Bacon.
Mmm … such a beautiful word. That
word does things to me, things that words like “cute blonde” used to do, sort
of. And unlike cute blondes, bacon never broke into my apartment to steal back
two year’s worth of birthday presents.
But that’s a story for another
time. Today, we’re talking about bacon, the best argument I can think of
against vegetarianism.
It’s on my mind because my
neighbor, Justin, gave me a couple pounds of it the other day. It came from
pigs he raised over the course of last summer.
Since I didn’t give him any grief
about putting in a small pen and populating it with two oinkers, I guess he
felt he owed it to me. He didn’t, but he felt
he did and I sure the heck am not going to tell him any different.
The bacon was, by far, the best
thing I have ever eaten. It was cut thick, each slice a work of art, a rich
tapestry of fat and lean laid out in symmetrical strips and vacuum sealed. I
didn’t know how good it was going to taste when he dropped by the house to give
it to me. This is probably a good thing. Had I known, I might have been tempted
to kiss him and Justin doesn’t seem like the kind of guy who would take kindly
to that sort of thing.
Mrs. Taylor (formerly Lori
Frankforter) expressed an interest in trying some of the bacon herself, and
initially, I intended to share. Then I tasted it. After that I was like Gollum
with the One Ring; nobody was going to touch my precious bacon.
I doled it out carefully over the
next few days. Bacon and eggs for Monday’s breakfast, then BLTs for lunch the following
two days.
Then it was gone. I was left with
nothing but the memories.
I tried not to weep openly, but was
only partly successful.
I don’t know why that bacon was
so special, so much better than the stuff I can buy at the grocery. But it was.

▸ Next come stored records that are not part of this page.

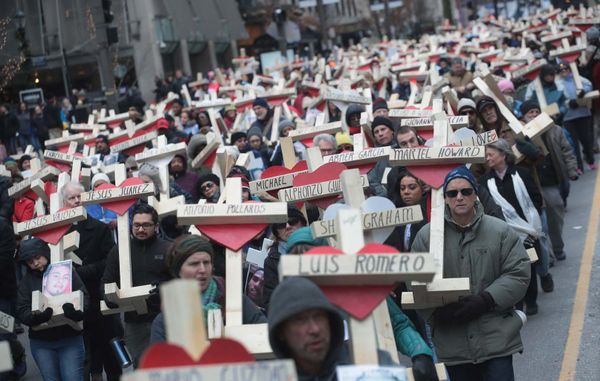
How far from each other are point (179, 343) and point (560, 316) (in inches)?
278

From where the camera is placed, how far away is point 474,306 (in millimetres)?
6598

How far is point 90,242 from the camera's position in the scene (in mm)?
10188

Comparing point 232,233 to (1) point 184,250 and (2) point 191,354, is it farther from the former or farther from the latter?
(2) point 191,354

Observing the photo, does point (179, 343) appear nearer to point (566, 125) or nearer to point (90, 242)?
point (90, 242)

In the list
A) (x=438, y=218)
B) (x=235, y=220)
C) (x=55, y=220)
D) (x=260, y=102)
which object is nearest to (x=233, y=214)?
(x=235, y=220)

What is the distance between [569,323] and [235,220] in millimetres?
4456

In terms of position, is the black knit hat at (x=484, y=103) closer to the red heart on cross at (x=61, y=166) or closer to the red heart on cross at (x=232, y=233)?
the red heart on cross at (x=61, y=166)

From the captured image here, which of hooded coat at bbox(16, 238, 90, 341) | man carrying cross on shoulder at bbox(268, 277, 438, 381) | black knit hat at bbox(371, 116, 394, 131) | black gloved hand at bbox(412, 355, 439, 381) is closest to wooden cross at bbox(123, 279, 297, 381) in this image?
man carrying cross on shoulder at bbox(268, 277, 438, 381)

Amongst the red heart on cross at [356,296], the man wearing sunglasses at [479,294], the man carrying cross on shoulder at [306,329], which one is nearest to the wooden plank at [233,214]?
the man wearing sunglasses at [479,294]

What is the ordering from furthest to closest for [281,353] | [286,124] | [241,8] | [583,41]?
[241,8], [583,41], [286,124], [281,353]

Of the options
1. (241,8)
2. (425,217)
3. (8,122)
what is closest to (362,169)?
(425,217)

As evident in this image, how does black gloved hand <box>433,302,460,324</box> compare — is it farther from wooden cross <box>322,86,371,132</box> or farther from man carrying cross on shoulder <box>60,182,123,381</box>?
wooden cross <box>322,86,371,132</box>

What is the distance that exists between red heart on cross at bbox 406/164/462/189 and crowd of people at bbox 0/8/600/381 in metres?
0.14

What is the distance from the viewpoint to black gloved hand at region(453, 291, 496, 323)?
21.6ft
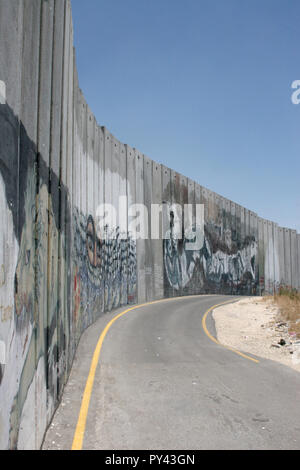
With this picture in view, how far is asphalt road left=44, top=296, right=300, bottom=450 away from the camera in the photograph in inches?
232

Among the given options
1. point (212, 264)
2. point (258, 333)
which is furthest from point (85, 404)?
point (212, 264)

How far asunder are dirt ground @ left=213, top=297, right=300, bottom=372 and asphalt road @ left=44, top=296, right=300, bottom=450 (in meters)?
1.14

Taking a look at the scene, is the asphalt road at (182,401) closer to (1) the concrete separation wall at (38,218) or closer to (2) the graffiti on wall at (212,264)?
(1) the concrete separation wall at (38,218)

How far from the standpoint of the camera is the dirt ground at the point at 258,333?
42.4ft

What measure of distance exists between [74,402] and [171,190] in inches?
1037

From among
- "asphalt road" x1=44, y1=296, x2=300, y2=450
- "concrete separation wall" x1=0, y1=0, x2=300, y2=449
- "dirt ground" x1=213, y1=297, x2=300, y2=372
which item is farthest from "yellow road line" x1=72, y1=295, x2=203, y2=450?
"dirt ground" x1=213, y1=297, x2=300, y2=372

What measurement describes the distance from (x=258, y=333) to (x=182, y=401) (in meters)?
9.78

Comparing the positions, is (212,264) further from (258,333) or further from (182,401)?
(182,401)

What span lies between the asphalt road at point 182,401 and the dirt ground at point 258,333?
→ 1142mm

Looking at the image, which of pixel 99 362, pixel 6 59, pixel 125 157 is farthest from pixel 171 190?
pixel 6 59

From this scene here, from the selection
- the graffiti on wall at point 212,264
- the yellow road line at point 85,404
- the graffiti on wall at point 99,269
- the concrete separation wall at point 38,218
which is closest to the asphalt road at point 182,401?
the yellow road line at point 85,404

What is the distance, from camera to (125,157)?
2550 cm

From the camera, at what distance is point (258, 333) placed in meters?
16.6

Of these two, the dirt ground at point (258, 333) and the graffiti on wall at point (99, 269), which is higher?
the graffiti on wall at point (99, 269)
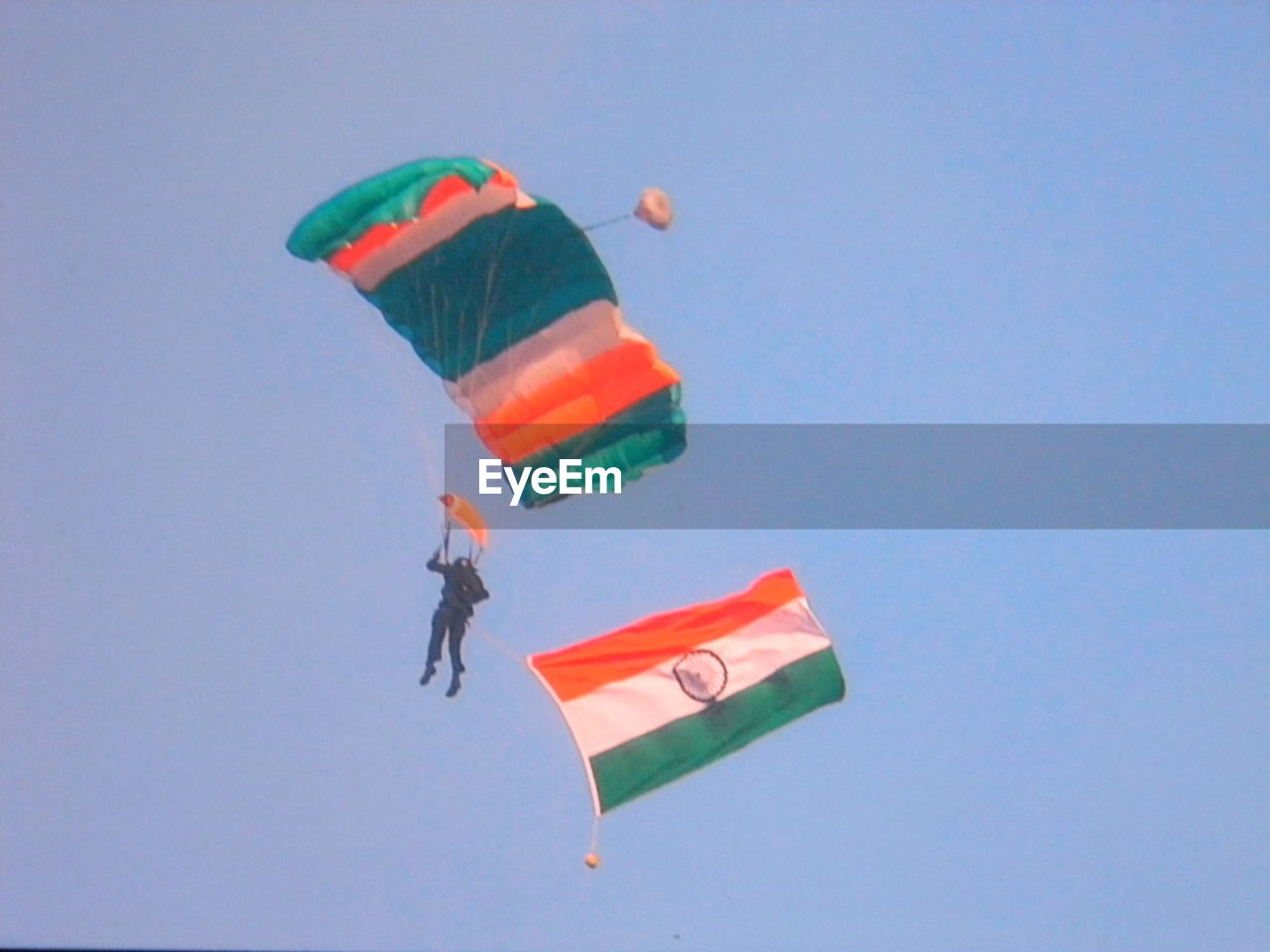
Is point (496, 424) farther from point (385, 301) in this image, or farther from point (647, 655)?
point (647, 655)

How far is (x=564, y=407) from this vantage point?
12805mm

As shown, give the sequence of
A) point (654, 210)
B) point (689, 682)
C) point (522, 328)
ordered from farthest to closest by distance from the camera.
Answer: point (689, 682) → point (522, 328) → point (654, 210)

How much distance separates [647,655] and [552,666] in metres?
0.81

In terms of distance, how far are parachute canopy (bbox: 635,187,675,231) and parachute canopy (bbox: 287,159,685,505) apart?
2.83ft

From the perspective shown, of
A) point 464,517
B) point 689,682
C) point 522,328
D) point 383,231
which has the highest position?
point 383,231

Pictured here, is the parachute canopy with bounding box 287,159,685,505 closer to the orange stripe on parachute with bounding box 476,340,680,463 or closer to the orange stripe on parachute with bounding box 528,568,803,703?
the orange stripe on parachute with bounding box 476,340,680,463

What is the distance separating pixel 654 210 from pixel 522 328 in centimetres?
177

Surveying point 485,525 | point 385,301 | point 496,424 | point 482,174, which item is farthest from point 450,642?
point 482,174

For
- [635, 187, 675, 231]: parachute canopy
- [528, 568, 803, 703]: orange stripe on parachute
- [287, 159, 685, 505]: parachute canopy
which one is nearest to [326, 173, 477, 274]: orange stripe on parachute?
[287, 159, 685, 505]: parachute canopy

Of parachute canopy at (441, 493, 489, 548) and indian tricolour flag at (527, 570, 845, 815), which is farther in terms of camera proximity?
indian tricolour flag at (527, 570, 845, 815)

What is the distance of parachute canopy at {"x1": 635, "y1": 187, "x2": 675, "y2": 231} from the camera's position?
1142 cm

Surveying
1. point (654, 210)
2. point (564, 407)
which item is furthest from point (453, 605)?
point (654, 210)

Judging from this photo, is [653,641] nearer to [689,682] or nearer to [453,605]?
[689,682]

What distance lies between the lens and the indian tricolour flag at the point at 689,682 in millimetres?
12875
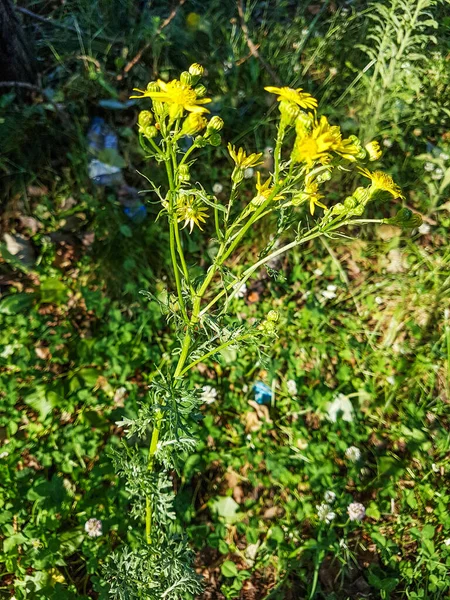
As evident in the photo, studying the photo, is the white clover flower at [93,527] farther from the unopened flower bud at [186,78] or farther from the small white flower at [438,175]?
the small white flower at [438,175]

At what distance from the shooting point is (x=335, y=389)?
2260 mm

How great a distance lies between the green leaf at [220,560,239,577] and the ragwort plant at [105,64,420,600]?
1.07 ft

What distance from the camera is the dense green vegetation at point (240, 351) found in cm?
181

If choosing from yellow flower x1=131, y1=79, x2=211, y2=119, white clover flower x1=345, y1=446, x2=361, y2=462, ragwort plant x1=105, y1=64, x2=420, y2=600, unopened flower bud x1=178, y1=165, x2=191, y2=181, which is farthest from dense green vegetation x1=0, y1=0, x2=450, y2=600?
yellow flower x1=131, y1=79, x2=211, y2=119

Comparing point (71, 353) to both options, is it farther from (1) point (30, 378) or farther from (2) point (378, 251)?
(2) point (378, 251)

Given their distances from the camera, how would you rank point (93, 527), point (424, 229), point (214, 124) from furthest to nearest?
1. point (424, 229)
2. point (93, 527)
3. point (214, 124)

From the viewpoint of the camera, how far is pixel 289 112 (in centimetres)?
95

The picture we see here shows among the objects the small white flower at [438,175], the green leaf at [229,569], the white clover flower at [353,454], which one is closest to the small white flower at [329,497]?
the white clover flower at [353,454]

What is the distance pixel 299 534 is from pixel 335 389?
2.15 feet

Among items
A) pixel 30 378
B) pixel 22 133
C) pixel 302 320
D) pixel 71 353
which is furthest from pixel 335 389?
pixel 22 133

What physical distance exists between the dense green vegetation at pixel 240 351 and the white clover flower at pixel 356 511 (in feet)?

Maybe it had something to do with
the fact I had witnessed the growth of the pigs themselves, from cute, little
Babe-like bundles of pink all the way through to their final exit from their
pen, large, fat and resigned to their fate. Theirs was a short life, but a good
one, I think.
Justin, who also keeps chickens,
takes very good care of his critters. They’re comfortable, warm, well-fed.
Hell, my own parents didn’t treat me as well as Justin treats his animals.
Or maybe it was knowing they were
raised out in the fresh air (or as fresh as the air ever gets around a pig pen)
that made the bacon seem so sweet. Maybe they just got better feed. When it comes
to pigs, there’s a lot I don’t know.
But it seems to me there’s
something about seeing to your own food, rather than just picking it up at a
store, that just makes it, well, better. I’ve got to admit, Justin (and his
gift of bacon) have inspired me.
I’m too much of a citified wimp
to raise an animal myself with the intent of eating it. I grew up reading
“Charlotte’s Web” and other stories of anthropomorphized barnyard residents who
invariably displayed more humanity than their human masters.
So, nope. No pigs for me. But, as
I mentioned last week, Mrs. T (fLF) has decided we’re going to raise chickens.
We won’t be eating the birds, but we will be eating the eggs. That much my city
boy psyche can handle.
I’ve heard fresh eggs are better
than what you can buy at the store. It’ll be a while before I know for sure.
Our chicks are still pretty little; we won’t be seeing eggs from them until
summer’s end, at the soonest. But by next spring, they should by laying like
crazy.
And should Justin decide to give
me another package of bacon from this summer’s crop of oinkers to go with those
eggs? Well, let’s just say I’ll be in hog heaven.